As soon as you stepped outside, expertly dodging other civil servants sent on errands for their new Ministers, you lit up the cigarette between your fingers. The cafe was down the street and around the corner from Whitehall, so you had more than enough time to smoke, to try to destress as you followed the flow of the crowds towards the cafe. It was nearing eleven. Soon enough, it’d be lunch time, and you’d be back outside to try to find a sandwich you could stomach. 

You hadn’t really been stressed this morning. Your job was safe, you were sure the new Minister couldn’t be any worse than Hugh, and you thought your day would have been easy enough just cleaning up the mess left behind. But Ollie had set you on edge with his pacing, and nail biting, and the fear that stole away all his good jokes and turned them into sarcastic criticisms instead. You thought he’d maybe spent a bit too much time around Malcolm, picking up all his bad habits of just being downright mean when he got worked up. 

And Nicola didn’t like the pen in your hair. 

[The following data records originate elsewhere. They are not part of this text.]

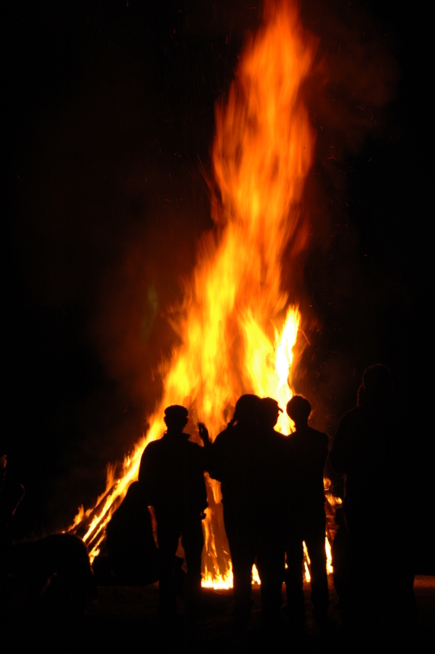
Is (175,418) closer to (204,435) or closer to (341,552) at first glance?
(204,435)

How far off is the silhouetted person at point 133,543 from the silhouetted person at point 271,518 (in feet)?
3.11

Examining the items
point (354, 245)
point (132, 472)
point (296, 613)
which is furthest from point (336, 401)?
point (296, 613)

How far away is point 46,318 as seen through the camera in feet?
52.4

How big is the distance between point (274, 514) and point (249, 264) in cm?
755

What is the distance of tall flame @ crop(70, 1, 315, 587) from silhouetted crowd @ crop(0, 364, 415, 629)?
4396mm

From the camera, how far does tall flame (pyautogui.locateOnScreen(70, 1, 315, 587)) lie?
29.6 ft

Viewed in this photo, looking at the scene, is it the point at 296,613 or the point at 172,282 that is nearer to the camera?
the point at 296,613

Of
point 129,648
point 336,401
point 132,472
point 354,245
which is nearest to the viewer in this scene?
point 129,648

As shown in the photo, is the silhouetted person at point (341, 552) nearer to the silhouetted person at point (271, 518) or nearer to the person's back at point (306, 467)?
the person's back at point (306, 467)

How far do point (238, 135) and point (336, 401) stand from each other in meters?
10.2

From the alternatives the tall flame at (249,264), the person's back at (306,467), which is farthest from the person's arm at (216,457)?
the tall flame at (249,264)

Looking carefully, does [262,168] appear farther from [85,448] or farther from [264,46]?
[85,448]

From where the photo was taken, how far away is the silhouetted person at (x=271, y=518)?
359cm

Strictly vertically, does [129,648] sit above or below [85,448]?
below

You ordered two cappuccinos, two lattes, and a black coffee. You added two sugars to one of the cappuccinos for Ollie, a little bit of cinnamon to your latte, and left the rest as they were to carry back in the cardboard cup holder. On the way out, you threw your change into the tip jar, and a kind stranger helped you light your second cigarette outside while you held your latte in one hand and the cup holder in the other. When you got back to the office building, one of the business analysts for the Department for Business and Trade held your coffee while you stubbed out the last remnants of your cigarette and threw it in the bin. 

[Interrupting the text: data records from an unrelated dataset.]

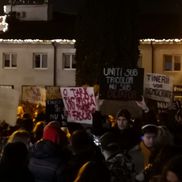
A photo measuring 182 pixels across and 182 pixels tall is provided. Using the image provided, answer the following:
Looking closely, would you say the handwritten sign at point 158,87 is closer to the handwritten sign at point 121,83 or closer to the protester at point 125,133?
the handwritten sign at point 121,83

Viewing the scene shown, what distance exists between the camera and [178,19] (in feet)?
155

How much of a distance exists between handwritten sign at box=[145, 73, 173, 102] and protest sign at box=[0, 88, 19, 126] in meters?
4.25

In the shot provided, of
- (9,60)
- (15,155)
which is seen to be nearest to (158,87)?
(15,155)

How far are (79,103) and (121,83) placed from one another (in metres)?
1.17

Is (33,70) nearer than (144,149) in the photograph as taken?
No

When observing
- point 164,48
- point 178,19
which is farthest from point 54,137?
point 178,19

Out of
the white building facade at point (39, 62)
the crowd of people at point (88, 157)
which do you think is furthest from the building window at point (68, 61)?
the crowd of people at point (88, 157)

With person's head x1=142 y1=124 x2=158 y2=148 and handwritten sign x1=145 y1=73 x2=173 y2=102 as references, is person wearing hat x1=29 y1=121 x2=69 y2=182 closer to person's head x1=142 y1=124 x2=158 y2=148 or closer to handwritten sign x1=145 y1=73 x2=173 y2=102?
person's head x1=142 y1=124 x2=158 y2=148

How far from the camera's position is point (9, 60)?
4472 centimetres

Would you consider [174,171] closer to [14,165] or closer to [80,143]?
[14,165]

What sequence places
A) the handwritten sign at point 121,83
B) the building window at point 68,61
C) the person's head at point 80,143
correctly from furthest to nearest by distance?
the building window at point 68,61 < the handwritten sign at point 121,83 < the person's head at point 80,143

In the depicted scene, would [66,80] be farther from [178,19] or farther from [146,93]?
[146,93]

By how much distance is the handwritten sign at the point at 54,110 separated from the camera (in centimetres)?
1412

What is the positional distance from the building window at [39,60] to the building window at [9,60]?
122 centimetres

It felt normal. It felt like your first week two years ago, when you tried to be quick on your feet at every turn, when you tried not to trip up, when you tried to make everybody happy. You started smoking because Ollie smoked and you thought it would be a good way to bond, sitting in your big bay window in your living room and smoking into the night sky. Maybe you’d grown more jaded as you spent longer in London. Maybe the smog and the artificial lights of the underground were bad for you. 

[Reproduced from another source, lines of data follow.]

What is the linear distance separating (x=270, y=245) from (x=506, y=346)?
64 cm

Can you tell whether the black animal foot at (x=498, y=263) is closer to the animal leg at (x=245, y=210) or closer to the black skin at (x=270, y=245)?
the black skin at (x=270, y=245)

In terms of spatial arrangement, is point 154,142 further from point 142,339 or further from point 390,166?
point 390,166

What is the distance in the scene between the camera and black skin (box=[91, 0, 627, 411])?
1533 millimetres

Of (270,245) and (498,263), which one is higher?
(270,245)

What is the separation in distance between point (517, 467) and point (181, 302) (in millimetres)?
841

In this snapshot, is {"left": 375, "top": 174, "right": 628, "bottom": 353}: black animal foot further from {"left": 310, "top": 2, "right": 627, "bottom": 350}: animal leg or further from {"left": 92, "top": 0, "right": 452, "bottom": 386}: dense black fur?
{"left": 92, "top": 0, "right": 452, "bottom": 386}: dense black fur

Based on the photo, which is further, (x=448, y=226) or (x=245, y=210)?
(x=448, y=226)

Maybe you’d be prettier if you moved back to Scotland.

Terri emerged from the cafeteria just as you reached the lifts, and you held your lift open for her to rush over into. She held a fruit salad in one hand, and change in the other, and she was a little out of breath as she stood beside you, remembering how to smile for Nicola again. You handed over her black coffee as soon as she pocketed her change. 

“Fruit salad for our lovely new Secretary of State?” you asked. Terri instantly caught onto the tone of your voice, and she leaned a little closer, conspiratorial. 

“She says fruit calms her down.” You could tell Terri clearly didn’t agree. “I ordered new clothes for her, you might have to help choose.” 

You hummed. “The blue was a bit of an eyesore.” 

“A bit loud.” This time, you both hummed. You watched the floors tick upwards. You were getting close to your floor. “She’s a size 12, you know?” That wasn’t surprising, but you nodded anyway, like it was interesting. Terri clearly didn’t like it. “And my phone’s been blowing up. Her husband has connections to the PFI.”

You shared a look. Interesting. Malcolm would be on it as soon as he heard, shutting it down. She couldn’t have any connections making her look dodgy, and her husband having connections to the private finance initiative that came from this department she was now supposed to run was incredibly dodgy. Someone would have to sort it out. 

Why could nothing ever just go right for DoSAC? 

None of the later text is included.